Ryan Young/Iowa State Daily

Redshirt sophomore running back Tyler Brown breaks free during a drill on the first day of spring practice back in March. Brown is currently the most experienced running back on the team with 24 career carries.

Ryan Young

Last season, ISU football and its run game didn’t quite make it up to standard.

The Cyclones rushed for a season total 1,489 yards, about half as much as their opponents last year. In fact, they averaged less than four yards per rushing attempt.

This season, though, it’s essentially an entirely new group in the backfield. Redshirt sophomore Tyler Brown is the only running back on the team with experience, but he only has 24 total carries under his belt.

With so little experience at his disposal, running back coach Louis Ayeni already knows that the running backs have a lot to prove.

“Everybody’s told them you can’t, won’t, never will be right now, so they’ve got something on their shoulder,” Ayeni said. “This group as a unit has something to prove, and every single day we have to show that we can live up to the expectations of a big 12 running back.”
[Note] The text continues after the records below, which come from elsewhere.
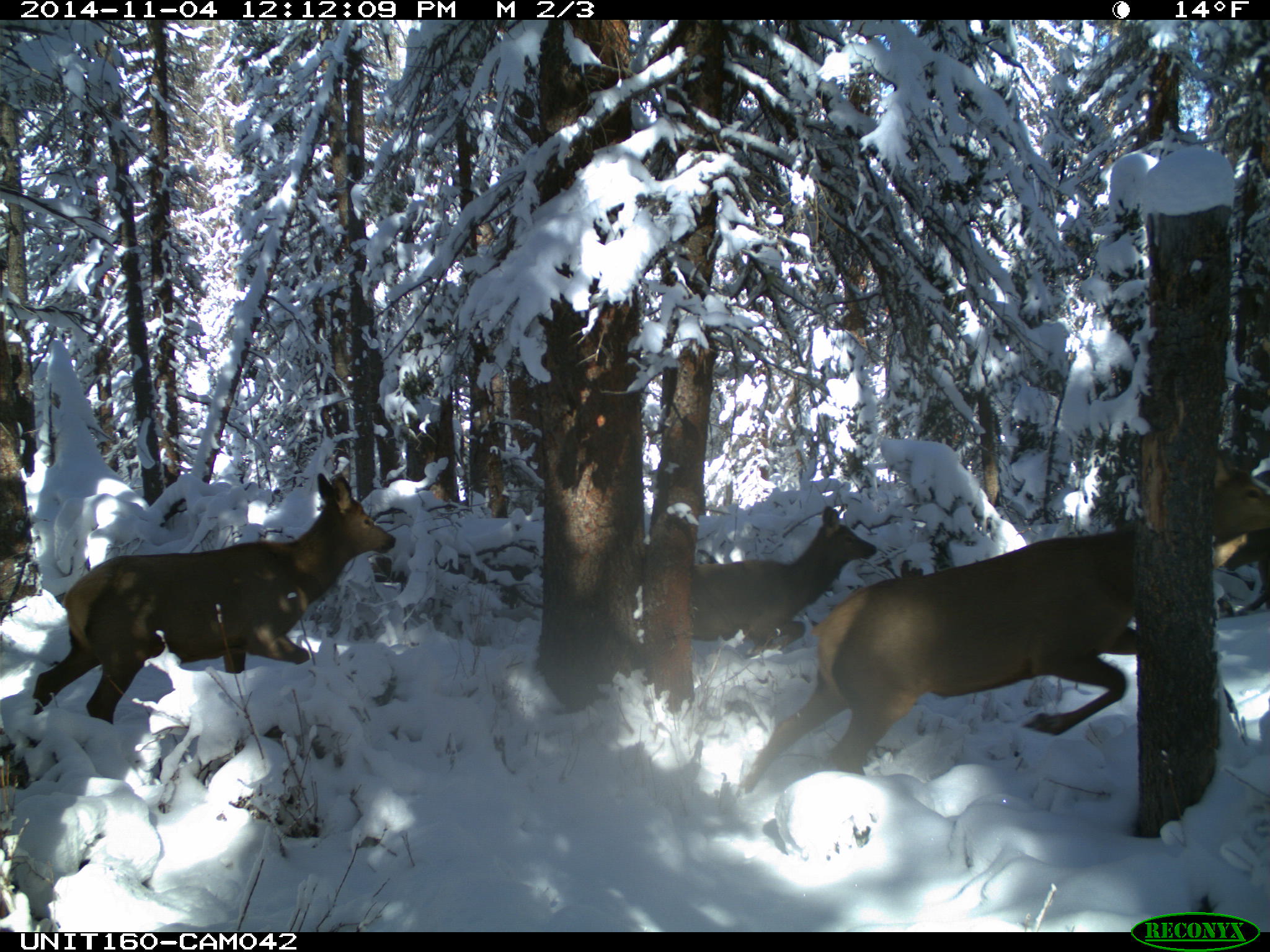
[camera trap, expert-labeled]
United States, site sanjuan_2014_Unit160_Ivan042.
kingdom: Animalia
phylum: Chordata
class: Mammalia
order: Artiodactyla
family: Cervidae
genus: Cervus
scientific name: Cervus elaphus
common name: red deer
The doubt surrounding the position hasn’t hindered the position group’s mindset, though. In fact, it seems to have given them a little extra motivation.

“They say we’re young and inexperienced and all that, but really I think we have the talent,” said redshirt freshman Mike Warren. “Nobody knows what we can do yet, but we just have to show it to them and prove that we work hard and we’ve come a long way.”
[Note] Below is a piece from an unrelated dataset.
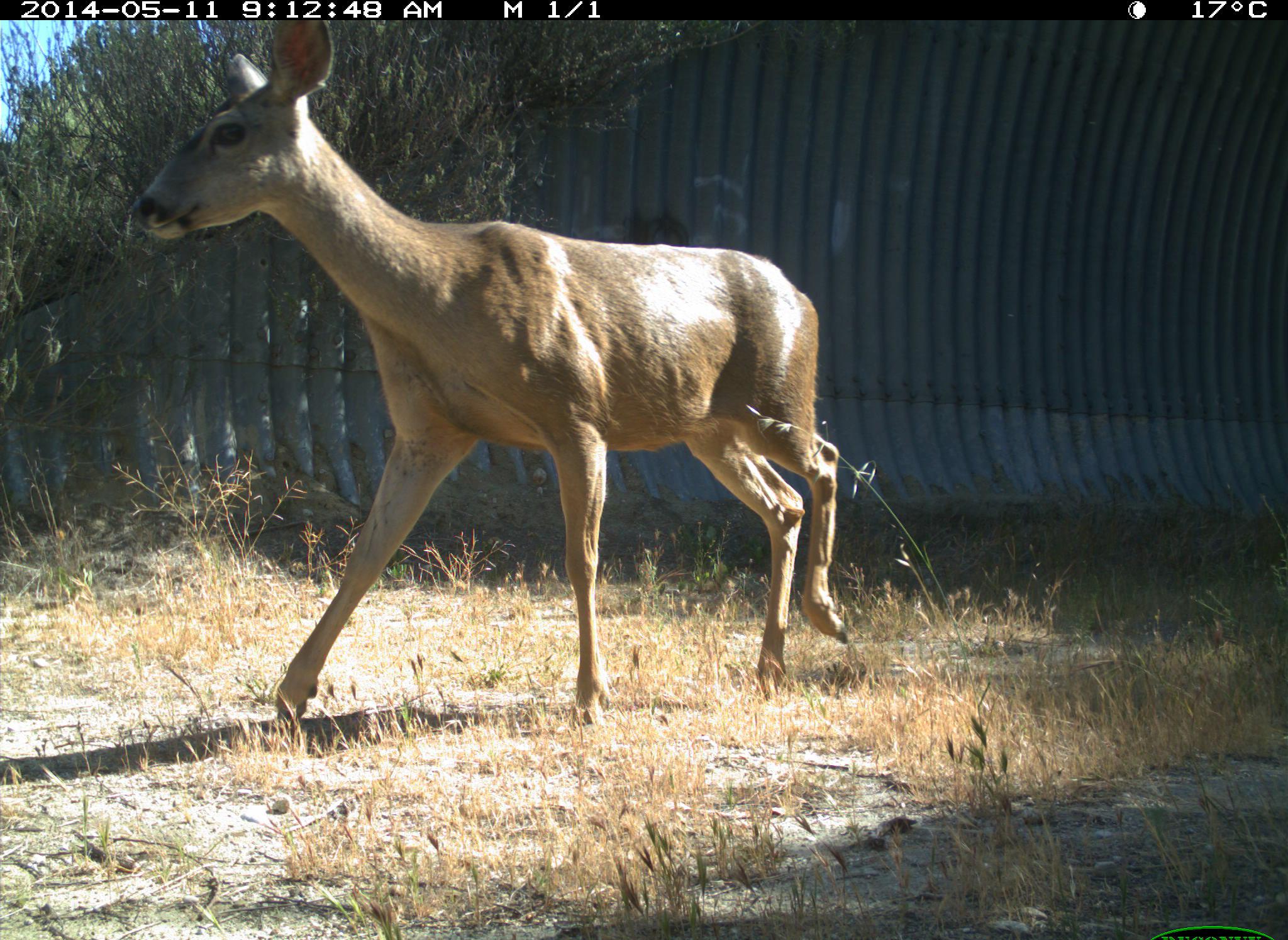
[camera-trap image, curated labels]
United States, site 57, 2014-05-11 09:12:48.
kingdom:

Both ISU head coach Paul Rhoads and several players have talked about improving communication between position groups as a main focus of fall camp. The running backs are no exception.
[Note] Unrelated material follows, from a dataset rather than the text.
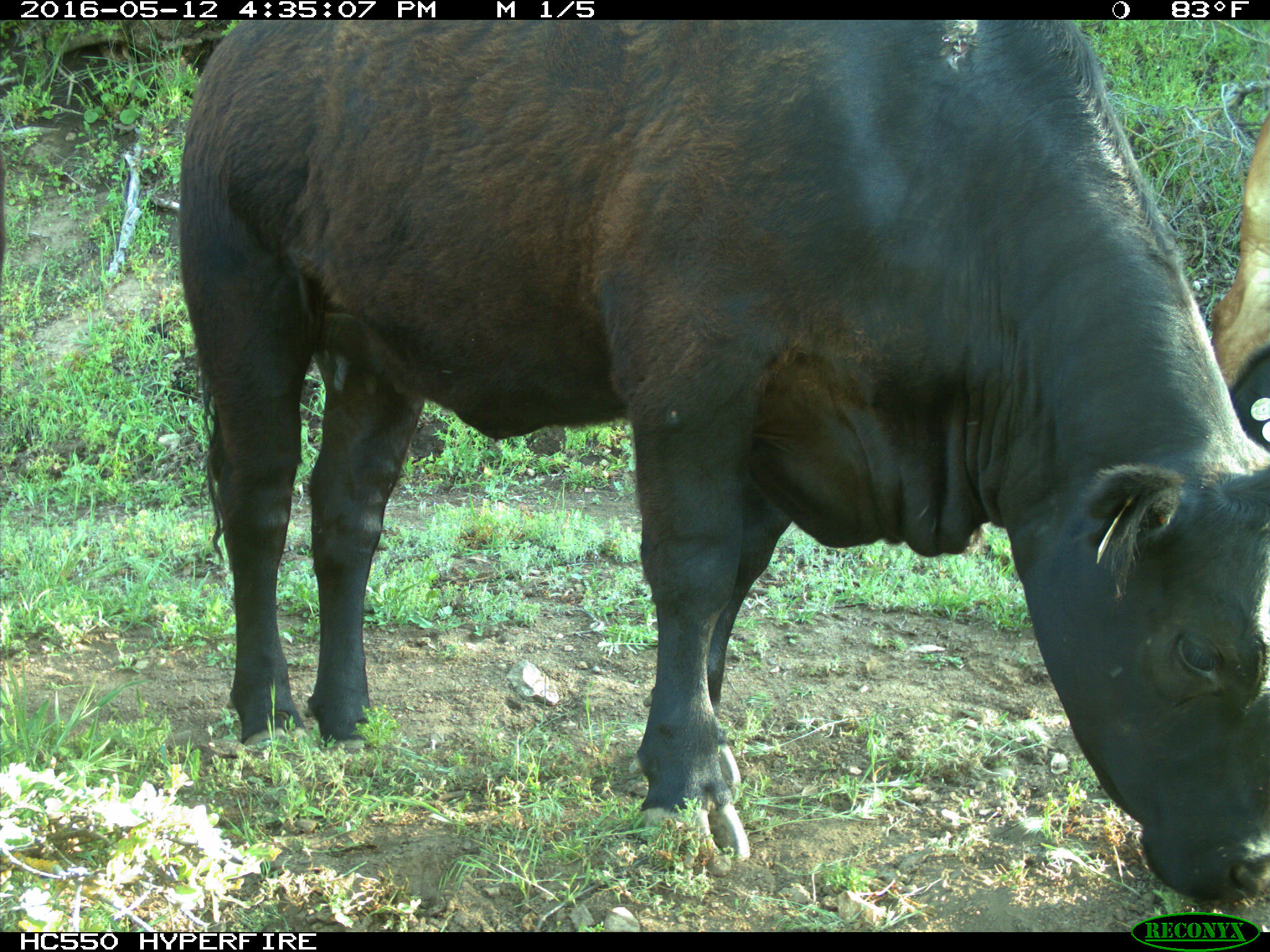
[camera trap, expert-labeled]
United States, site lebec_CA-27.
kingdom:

Ayeni said that his guys have been interacting a lot more with the offensive line, whether it’s on the field, in the film room or outside of the game.

“All great running games, just like a great marriage, they’ve got great communication,” Ayeni said. “When you marry those two together, we’ve got to have great communication, we’ve got to be together, we have to do a lot of things together. I think as we do that and as we gel, we’ll only get better.”

The players say they can see a difference, too. Brown said that they are working not only for themselves, but to make it easier on the offensive line as well, something that he hopes will improve the run game drastically.

“It definitely helps us to get on the same page right now,” Brown said. “We’re telling them what we need and want done, and were also trying to transition into what they want done.”

Ayeni said that both Brown and Warren have been taking similar reps at practice, with neither really taking a lead on the depth chart. He said he plans for both of them to see the field on game day, and needs them to each have a ‘starters-mentality.’

Freshman Joshua Thomas is starting to impress coaches, too. Coming from Buford, Georgia, a suburb northeast of Atlanta, Thomas was a three-star recruit out of high school.

And while coaches see potential out of Thomas, they say he isn’t quite there yet.

“Joshua Thomas is one that still needs to learn, and that’s okay because he’s a true freshman,” Rhoads said. “Not every one of them will step on campus and have that kind of fifth year or third year work ethic mentality. He comes from a great high school program and [is a] four time state champion, but this level is always different.”

But whether it’s Brown, Warren or even Thomas in the backfield for that first game at Jack Trice Stadium on Sept. 5, Ayeni said it doesn’t matter. He is just focused on consistent improvement.

“Every single day, we’re trying to get those guys to just be consistent, just keep working hard, get a little bit better every day,” Ayeni said. “And when it’s all said and done, come September 5th and throughout the season, you guys will be happy with the product.”